En second lieu, les dispositions, citées au point 4, en vertu desquelles certaines décisions doivent être prises après que la vulnérabilité de l'intéressé a été prise en compte et que ce dernier a été mis en mesure de présenter ses observations écrites, et doivent être écrites et motivées, ne s’appliquent pas à la décision de refuser les conditions matérielles d’accueil au motif que le demandeur ne bénéficie plus du droit à se maintenir sur le territoire français. Par suite, les moyens tirés du défaut de motivation, de ce que la décision aurait été prise à l’issue d’une procédure irrégulière et du défaut d’examen de la vulnérabilité des requérants doivent être écartés comme inopérants.
Il résulte de ce qui précède que, sans qu’il soit besoin de se prononcer sur la fin de non-recevoir opposée par l’OFII en défense, que M. K... et Mme F... ne sont pas fondés à demander l’annulation de la décision litigieuse. Par voie de conséquence, leurs conclusions à fin d’injonction et celles présentées au titre des articles L. 761-1 du code de justice administrative et 37 de la loi du 10 juillet 1991 doivent être rejetées.


D E C I D E :


Article 1er : La requête de M. K... et Mme F... est rejetée.

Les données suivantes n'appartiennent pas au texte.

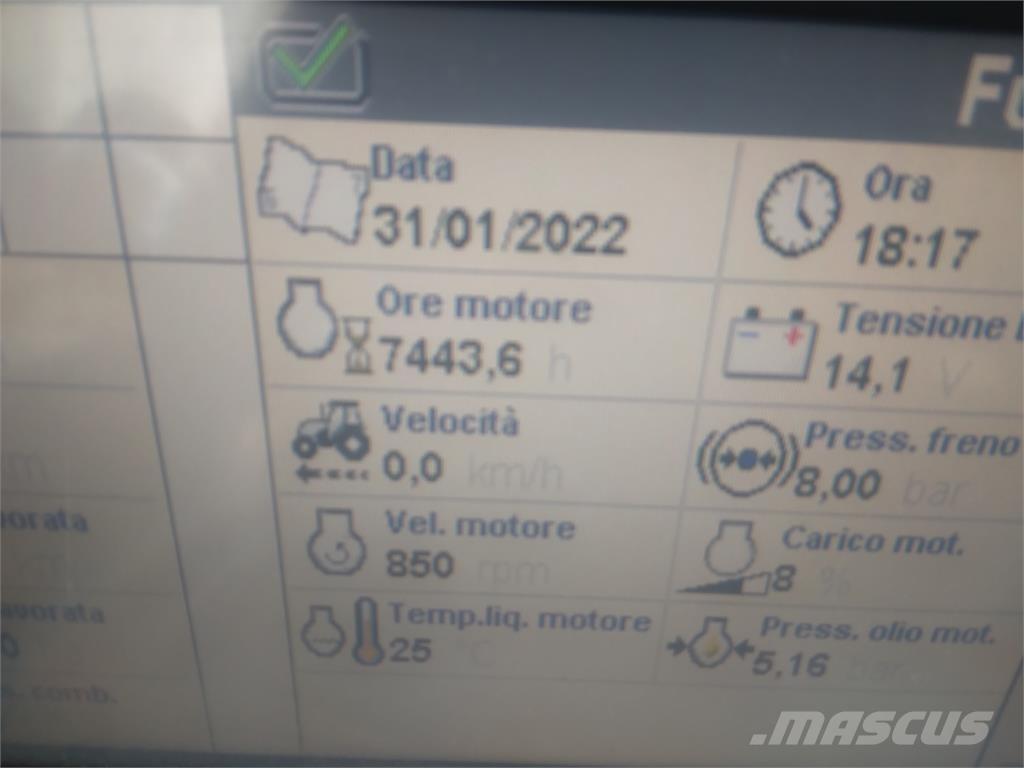 Case IH PUMA 230cvx Traktorji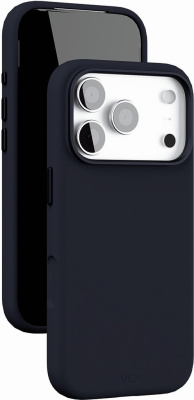 Клип-кейс VLP Aster Pro для Apple iPhone 17 Pro с MagSafe Тёмно-синий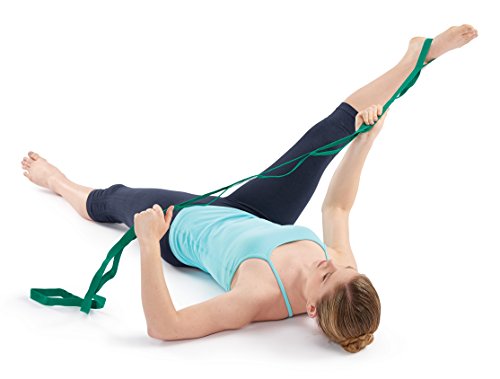 OPTP The Original Stretch Out Strap with Exercise Poster – Made in The USA Stretching Strap and Yoga Strap for… - Image 6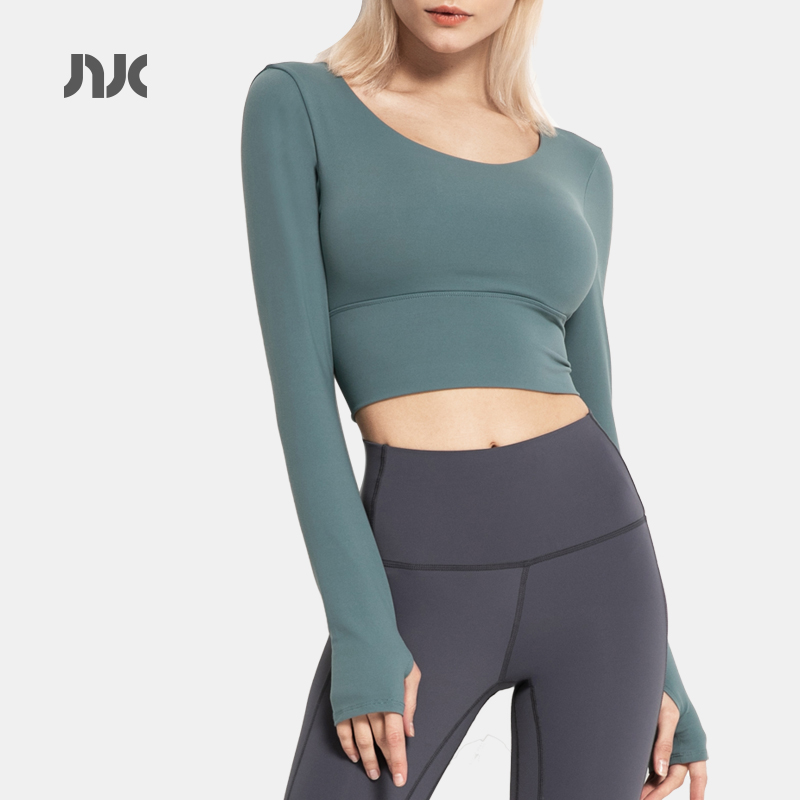 nuke修身美背紧身健身速干瑜伽服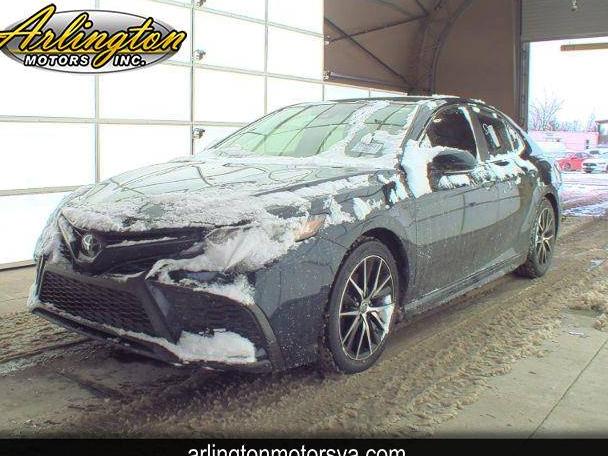 TOYOTA CAMRY 2021 4T1G11AK1MU608394 image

Article 2 : Le présent jugement sera notifié à M. A... K... et Mme J... F... et à l'Office français de l'immigration de l'intégration.
Copie en sera adressée à Me Pasteur.

Délibéré après l'audience du 29 octobre 2025, à laquelle siégeaient :

Mme Claire Chauvet, présidente,
Mme Claire Martel, première conseillère,
Mme Justine-Kozue Kubota, conseillère.

Rendu public par mise à disposition au greffe le 19 novembre 2025.

La rapporteure,

Claire D...

La présidente,

Claire Chauvet

Le greffier,



Patrick Vosseler
La République mande et ordonne au ministre de l’intérieur en ce qui le concerne ou à tous commissaires de justice à ce requis en ce qui concerne les voies de droit commun contre les parties privées, de pourvoir à l’exécution de la présente décision.